Any conversation about marketing legal services these days is bound to include a discussion about social media. For some professions and industries, Twitter and Facebook are a slam dunk.

For others, including attorneys, it's not quite as simple.

There are those who maintain that anybody not utilizing Twitter and Facebook are completely out of step. But Eric Turkewitz has an interesting blog post about the less discussed but equally relevant downside of social media as a professional marketing tool.

The first potential pitfall pertains to overly enthusiastic posting. Anyone who has been waiting on a colleague or vendor for work to be delivered, only to see semi-hourly tweets or FB posts, knows the resentment that can build.

The lesson here is to make your posts occasional and relevant.

The other potential downside to social media posts is the appearance of sloppy work. The nature of the legal profession requires reason, accuracy, thoughtfulness, and thoroughness. So a type-o riddled, grammatically butchered post is going to immediately defeat its purpose.

Now, many may think that the risk of undercutting your credibility with poorly written posts might be short lived. But, interestingly, they might be wrong.

Anecdotal evidence seems to suggest that the algorithms used in Google's searches disproportionately weight Twitter and Facebook accounts to appear on the first page of search results. According to Eric Turkewitz's personal research:
"I wondered, if a potential new client was given my name by another, and that person Googled me, what would they see?

Well, the first page of my results shows three separate social media sites: Twitter, Facebook and LinkedIn. They show up there despite the fact that I've not exactly been the biggest user of those sites over the last year.

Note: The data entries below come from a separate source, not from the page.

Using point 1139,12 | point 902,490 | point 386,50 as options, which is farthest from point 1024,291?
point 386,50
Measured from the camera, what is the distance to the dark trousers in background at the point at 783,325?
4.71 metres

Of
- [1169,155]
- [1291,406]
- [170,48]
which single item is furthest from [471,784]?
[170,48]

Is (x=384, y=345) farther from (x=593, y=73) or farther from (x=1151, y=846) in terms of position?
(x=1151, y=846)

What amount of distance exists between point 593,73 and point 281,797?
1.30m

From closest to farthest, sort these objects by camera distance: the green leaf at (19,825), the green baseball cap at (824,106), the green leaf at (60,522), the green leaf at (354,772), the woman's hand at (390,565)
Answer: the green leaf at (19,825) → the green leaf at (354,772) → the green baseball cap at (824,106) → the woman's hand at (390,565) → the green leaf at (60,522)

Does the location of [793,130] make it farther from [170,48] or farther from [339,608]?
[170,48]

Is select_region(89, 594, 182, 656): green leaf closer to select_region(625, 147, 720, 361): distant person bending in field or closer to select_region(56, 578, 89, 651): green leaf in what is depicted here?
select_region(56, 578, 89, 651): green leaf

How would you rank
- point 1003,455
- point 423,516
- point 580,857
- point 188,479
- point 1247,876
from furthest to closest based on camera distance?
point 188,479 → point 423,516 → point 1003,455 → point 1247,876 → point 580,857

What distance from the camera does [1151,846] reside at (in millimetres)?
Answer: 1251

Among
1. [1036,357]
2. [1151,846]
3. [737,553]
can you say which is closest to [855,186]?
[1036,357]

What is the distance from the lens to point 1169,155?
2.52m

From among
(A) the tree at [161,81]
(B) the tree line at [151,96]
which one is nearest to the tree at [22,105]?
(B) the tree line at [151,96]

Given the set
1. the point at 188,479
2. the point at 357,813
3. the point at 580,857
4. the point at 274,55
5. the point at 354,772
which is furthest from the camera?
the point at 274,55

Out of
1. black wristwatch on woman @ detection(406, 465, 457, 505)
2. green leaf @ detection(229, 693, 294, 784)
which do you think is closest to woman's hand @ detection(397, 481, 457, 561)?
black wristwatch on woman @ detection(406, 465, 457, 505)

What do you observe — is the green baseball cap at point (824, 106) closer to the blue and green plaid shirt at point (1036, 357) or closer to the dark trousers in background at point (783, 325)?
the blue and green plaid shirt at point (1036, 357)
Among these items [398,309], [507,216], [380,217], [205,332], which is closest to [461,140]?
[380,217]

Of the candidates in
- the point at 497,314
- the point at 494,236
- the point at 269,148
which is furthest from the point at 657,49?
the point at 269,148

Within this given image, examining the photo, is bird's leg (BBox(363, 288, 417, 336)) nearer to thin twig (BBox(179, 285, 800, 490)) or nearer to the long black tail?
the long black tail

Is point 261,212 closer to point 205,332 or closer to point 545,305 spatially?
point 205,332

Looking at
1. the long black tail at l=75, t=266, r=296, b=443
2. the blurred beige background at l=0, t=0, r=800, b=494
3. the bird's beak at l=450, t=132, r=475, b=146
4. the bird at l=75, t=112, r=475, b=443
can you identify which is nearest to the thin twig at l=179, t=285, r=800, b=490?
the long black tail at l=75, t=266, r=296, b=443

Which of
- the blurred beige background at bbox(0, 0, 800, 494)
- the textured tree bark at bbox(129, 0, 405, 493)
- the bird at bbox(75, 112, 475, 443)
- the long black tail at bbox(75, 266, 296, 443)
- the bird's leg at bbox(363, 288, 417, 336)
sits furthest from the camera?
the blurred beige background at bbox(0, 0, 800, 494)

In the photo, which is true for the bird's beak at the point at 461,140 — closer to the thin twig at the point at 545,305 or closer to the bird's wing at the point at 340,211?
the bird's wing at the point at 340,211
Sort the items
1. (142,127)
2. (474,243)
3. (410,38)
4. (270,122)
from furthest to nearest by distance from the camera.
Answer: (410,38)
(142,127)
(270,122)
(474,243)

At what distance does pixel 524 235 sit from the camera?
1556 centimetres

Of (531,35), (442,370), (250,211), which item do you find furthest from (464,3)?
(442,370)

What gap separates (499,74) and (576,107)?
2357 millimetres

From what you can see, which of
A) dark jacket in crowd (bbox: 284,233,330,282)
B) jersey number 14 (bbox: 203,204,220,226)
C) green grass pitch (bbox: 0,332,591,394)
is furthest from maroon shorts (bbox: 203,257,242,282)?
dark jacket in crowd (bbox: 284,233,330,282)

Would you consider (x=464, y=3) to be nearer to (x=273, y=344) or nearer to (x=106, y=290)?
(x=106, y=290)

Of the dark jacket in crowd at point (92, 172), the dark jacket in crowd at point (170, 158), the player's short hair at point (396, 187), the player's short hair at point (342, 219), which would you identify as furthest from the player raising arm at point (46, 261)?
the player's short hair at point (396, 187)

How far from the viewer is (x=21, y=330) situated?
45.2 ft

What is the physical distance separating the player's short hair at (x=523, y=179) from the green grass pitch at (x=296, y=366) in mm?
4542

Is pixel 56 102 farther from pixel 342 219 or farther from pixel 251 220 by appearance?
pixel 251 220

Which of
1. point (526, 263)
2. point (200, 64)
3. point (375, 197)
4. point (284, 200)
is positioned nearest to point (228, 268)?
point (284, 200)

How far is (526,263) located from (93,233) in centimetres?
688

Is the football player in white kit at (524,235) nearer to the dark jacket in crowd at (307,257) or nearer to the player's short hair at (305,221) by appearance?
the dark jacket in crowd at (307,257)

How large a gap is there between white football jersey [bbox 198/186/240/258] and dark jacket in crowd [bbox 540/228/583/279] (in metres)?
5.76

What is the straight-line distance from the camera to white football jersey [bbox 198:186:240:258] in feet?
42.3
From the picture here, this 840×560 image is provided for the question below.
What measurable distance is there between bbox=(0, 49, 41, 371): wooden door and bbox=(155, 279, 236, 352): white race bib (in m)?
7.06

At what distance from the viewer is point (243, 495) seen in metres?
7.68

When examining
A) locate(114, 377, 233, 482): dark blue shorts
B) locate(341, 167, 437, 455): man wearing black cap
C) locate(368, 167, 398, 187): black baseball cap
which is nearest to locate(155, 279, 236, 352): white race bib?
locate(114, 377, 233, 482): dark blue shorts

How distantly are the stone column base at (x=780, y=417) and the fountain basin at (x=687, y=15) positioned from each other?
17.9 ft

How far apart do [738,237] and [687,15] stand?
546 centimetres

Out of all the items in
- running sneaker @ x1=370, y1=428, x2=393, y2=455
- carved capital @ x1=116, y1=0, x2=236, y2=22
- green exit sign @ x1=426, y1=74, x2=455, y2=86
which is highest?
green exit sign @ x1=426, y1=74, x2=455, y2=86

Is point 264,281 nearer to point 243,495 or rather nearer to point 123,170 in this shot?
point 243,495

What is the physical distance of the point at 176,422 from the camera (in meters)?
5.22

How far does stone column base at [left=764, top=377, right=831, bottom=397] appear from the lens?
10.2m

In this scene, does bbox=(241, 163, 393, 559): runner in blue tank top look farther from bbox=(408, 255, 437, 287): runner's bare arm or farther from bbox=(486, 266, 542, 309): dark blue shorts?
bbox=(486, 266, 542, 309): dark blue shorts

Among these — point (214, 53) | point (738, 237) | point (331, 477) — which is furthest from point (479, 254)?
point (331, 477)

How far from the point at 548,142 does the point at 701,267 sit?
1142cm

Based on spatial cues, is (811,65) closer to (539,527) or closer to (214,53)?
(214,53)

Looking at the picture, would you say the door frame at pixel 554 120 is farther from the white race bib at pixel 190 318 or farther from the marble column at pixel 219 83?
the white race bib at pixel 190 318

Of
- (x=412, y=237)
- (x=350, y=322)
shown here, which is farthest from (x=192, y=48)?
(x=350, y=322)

So this is what the potential new client will see, even if you have an active presence on the web. Since I've written over 800 posts in this space since I started in November 2006, and received thousands of inbound links, I probably fit the definition of active presence. And yet, those three sites still manage to crowd out links from so many others."
Of course, this is all fluid, given google's very recent announcement of "social search", which may ultimately be a competitor of facebook, as well as their new agreement with twitter to bring real-time tweets to search results.
Regardless, the lesson for attorneys considering -- or already exercising -- a Facebook or Twitter presence is this: Your social media contributions may carry disproportionate weight within search engine results.

Potential clients may form opinions and make decisions based on those search results.

If you are an attorney using social media, do a general google search on yourself and monitor the page ranking of your social media accounts.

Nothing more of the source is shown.